| Data to process |
*-*-*

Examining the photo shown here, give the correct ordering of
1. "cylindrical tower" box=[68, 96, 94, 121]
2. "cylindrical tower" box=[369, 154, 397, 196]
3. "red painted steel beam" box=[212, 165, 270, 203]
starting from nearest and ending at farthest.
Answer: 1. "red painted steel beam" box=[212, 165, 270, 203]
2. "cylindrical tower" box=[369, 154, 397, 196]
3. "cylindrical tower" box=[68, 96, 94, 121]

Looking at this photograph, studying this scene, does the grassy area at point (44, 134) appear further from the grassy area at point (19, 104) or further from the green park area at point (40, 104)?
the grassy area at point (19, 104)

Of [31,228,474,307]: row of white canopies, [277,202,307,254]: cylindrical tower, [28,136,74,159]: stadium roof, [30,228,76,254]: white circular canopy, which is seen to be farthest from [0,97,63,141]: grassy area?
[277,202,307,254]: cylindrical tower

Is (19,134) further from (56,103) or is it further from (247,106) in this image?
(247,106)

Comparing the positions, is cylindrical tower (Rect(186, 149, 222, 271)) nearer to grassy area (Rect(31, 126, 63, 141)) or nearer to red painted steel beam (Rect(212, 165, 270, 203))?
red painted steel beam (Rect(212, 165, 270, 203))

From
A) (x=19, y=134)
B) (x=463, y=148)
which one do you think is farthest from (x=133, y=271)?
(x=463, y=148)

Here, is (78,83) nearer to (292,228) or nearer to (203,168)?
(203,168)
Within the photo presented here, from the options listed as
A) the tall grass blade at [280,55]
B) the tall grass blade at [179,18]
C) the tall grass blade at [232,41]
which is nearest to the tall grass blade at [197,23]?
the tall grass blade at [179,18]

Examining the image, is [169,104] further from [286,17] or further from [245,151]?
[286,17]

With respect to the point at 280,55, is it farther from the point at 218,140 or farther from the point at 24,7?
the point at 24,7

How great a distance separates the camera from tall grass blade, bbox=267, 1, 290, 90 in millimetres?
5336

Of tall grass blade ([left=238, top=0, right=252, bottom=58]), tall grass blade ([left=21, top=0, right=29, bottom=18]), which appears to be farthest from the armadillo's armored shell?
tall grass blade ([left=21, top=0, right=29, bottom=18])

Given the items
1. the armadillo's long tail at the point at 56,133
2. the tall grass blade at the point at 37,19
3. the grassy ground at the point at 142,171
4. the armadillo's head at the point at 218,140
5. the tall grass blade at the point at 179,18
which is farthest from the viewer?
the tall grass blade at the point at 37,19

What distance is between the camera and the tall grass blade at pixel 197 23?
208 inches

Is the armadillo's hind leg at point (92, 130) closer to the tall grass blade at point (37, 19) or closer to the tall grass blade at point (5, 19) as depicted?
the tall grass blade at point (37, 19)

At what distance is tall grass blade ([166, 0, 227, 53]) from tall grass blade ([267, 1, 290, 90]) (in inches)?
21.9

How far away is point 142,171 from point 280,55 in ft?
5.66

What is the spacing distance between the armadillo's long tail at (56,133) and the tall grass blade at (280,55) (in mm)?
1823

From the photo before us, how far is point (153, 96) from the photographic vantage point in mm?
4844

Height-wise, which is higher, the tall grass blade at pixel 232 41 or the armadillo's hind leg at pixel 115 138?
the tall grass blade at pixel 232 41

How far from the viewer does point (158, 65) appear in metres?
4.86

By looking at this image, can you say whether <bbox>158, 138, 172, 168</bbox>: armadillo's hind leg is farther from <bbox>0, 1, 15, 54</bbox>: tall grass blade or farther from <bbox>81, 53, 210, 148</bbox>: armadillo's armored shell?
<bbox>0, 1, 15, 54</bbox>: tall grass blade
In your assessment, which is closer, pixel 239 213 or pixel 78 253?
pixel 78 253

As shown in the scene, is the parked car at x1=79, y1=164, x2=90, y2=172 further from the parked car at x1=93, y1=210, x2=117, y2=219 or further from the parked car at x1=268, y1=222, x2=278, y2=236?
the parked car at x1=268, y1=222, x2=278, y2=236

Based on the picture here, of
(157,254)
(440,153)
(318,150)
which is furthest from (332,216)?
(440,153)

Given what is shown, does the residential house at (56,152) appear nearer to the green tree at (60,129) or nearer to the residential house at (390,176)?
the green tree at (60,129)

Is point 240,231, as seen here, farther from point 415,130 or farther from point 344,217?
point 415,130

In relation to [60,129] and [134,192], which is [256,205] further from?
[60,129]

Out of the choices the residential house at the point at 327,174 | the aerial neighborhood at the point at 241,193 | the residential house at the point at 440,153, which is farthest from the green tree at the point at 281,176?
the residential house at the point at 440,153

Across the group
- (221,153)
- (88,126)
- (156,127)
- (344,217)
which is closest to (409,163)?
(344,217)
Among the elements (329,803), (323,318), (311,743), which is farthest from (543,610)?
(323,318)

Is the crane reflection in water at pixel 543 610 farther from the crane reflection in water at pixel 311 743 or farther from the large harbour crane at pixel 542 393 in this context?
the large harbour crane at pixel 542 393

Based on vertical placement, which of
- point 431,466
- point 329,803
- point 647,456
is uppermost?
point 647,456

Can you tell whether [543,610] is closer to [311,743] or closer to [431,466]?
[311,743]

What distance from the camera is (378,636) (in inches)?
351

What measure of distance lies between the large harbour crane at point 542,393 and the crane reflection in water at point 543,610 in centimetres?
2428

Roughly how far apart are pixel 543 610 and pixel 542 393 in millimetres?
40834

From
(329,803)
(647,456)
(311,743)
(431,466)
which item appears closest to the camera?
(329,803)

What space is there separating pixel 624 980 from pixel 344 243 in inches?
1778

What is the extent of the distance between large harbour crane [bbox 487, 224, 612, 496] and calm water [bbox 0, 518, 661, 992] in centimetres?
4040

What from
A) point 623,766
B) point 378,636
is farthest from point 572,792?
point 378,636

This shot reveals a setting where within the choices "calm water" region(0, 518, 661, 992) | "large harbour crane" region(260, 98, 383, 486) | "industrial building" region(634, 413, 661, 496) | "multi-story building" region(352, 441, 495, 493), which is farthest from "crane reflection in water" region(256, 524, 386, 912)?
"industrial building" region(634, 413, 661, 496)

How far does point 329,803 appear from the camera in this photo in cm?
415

*-*-*

| Aim of the task |
Render the stretch from the line containing "How far does" through the end of the items as a Markdown table with the columns Row and Line, leaving out any blank lines.

| Right answer |
| Row | Line |
|---|---|
| 1 | How far does point 329,803 appear from the camera in this photo in cm? |
| 2 | 415 |